§ Document passage:
-- Opening Marker --

# master of orion II



## sublim8866 (Nov 30, 2005)

I have an ibook g4 and I just got master of orion II but it has huge problems running on classic and i was wondering if there are any patches or anything i can do to make it work better.


----------



## gunny (Dec 5, 2005)

Hi

What kind of problems do you have?

You can find the latest patch at http://www.atari.com/us/support/faq/moo2_mac.asp

I still have one problem after this Patch: The resolution doesn't change to 640x480, so I have just a small part in the middle of the screen when playing.
For the moment I solved this problem by changing the resolution manual to 640 (and afterwards I have to go out of the game using Expose and re-enter ist so it is really fullscreen).

If anybody hast a better solution for this problem I would be really glad to know!


----------



## sublim8866 (Dec 5, 2005)

Thanks for replying.  The screen leaves the game and goes back to the operating system window only with funky colors and the only way I can do anything is by force quitting.  Also a lot of the screens in the game are all crazy and i can barely see anything.  I'll try the patch out though and thanks for the reply.


----------



## rei1974 (Dec 13, 2005)

You're running Tiger or Panther?


----------



## gunny (Dec 14, 2005)

I have tried it with panther and tiger, the problems I have experienced are the same. The resolution does not change automatically, but I have found another big problem: The game is still going back to the OS without any message if you try to "capture" a planet (or somebody does the same with one of yours). I can't even find a error message in one of the OS-logfiles. This makes the game unplayable, for myself I can avoid it to capture a planet (not good), but sometimes you can't stop the computer from doing so.
I too have an Ibook G4. I would be very glad if somebody has a solution (especially for the "capture"-problem). Is anybody out there who does not have any problems with this classic-game?


----------



## gunny (Dec 15, 2005)

It looks like I've found a solution by myself. With an older Patch the game doesn't crash if I try to "invade". This patch is still available here: ftp://ftp.infogrames.net/patches/moo2/MOO_II_604_U_151.sit.hqx

The game is still running a little bit strange. A few things are running way too fast while others running too slow. I think this will be something not to be solved, but it's now playable.

I hope this info will help other people to play this great game!


----------

-- Closing Marker --

§ Try it: What does the forum thread on running Master of Orion II on an iBook G4 say from "The game is still running" to "this great game!"? Write out that span word for word. The listing that comes next is unrelated material and stands apart from the forum thread.

§ Dataset content:
-- Opening Marker --

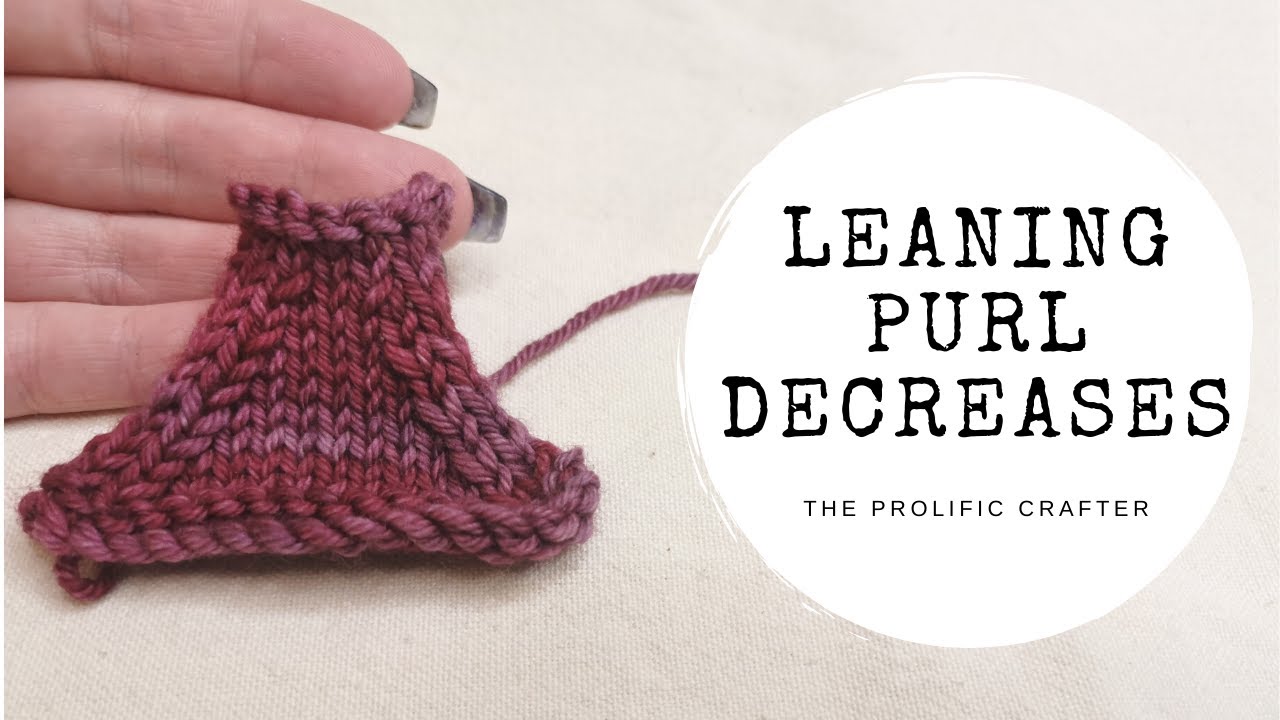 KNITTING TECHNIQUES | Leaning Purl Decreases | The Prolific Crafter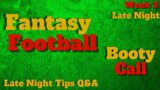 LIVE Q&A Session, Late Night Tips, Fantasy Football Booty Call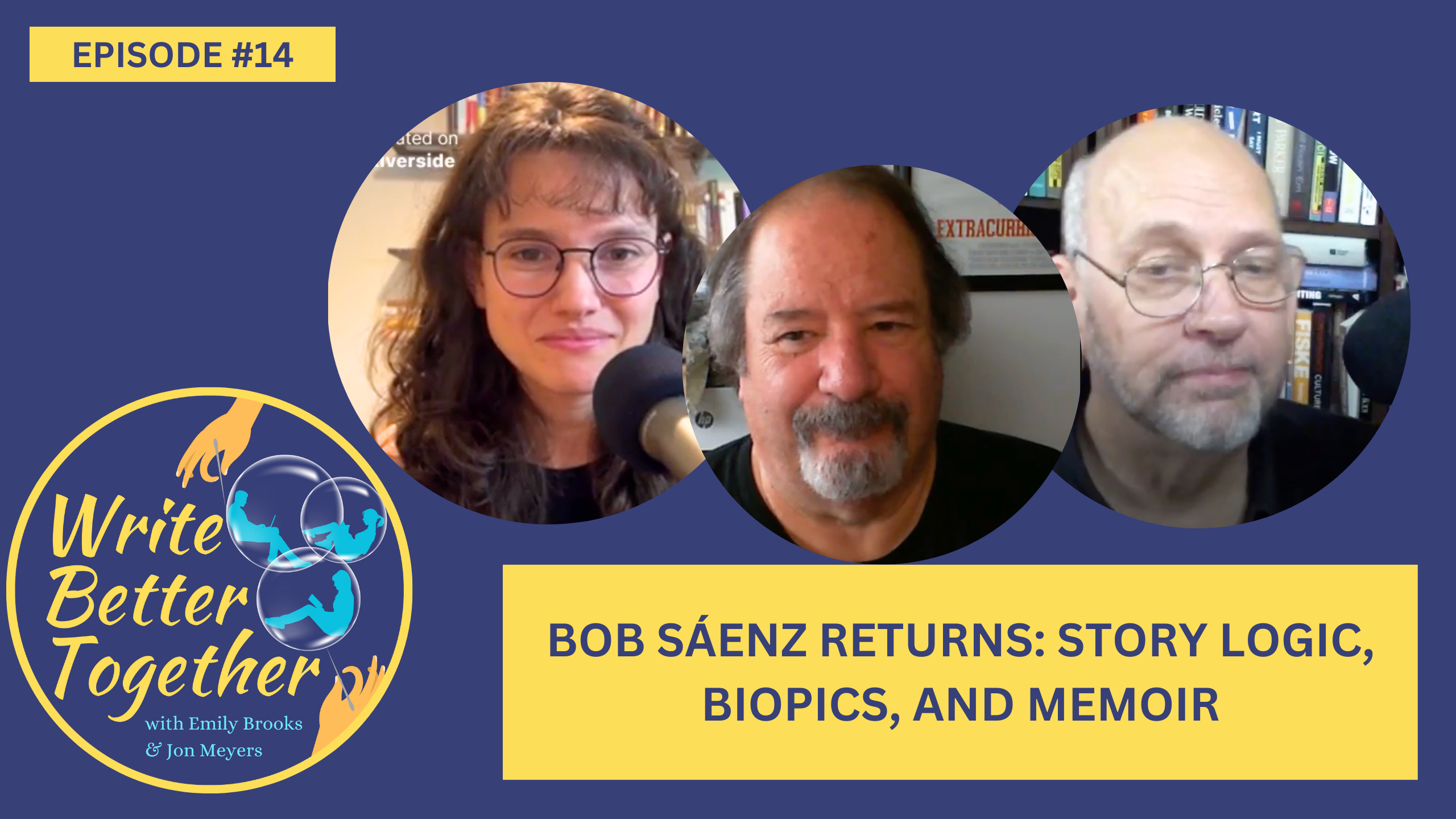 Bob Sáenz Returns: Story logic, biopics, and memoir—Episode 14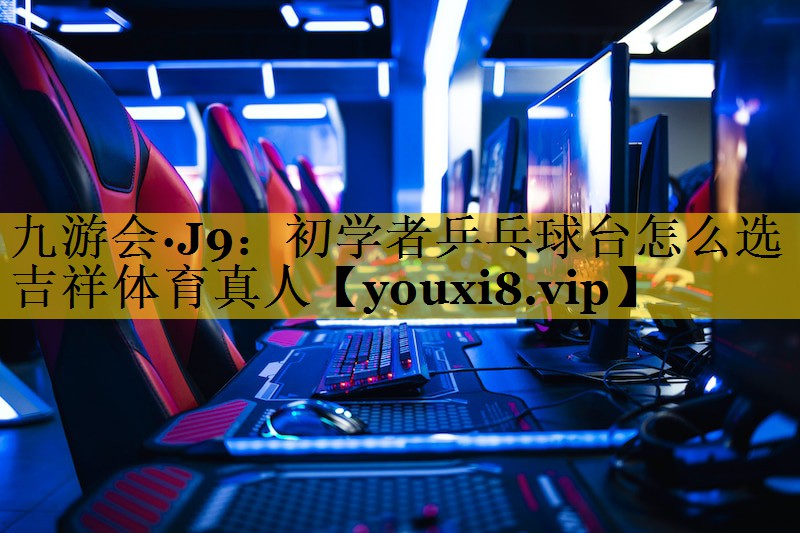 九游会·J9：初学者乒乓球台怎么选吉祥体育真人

-- Closing Marker --

§ Output of the task:
The game is still running a little bit strange. A few things are running way too fast while others running too slow. I think this will be something not to be solved, but it's now playable.

I hope this info will help other people to play this great game!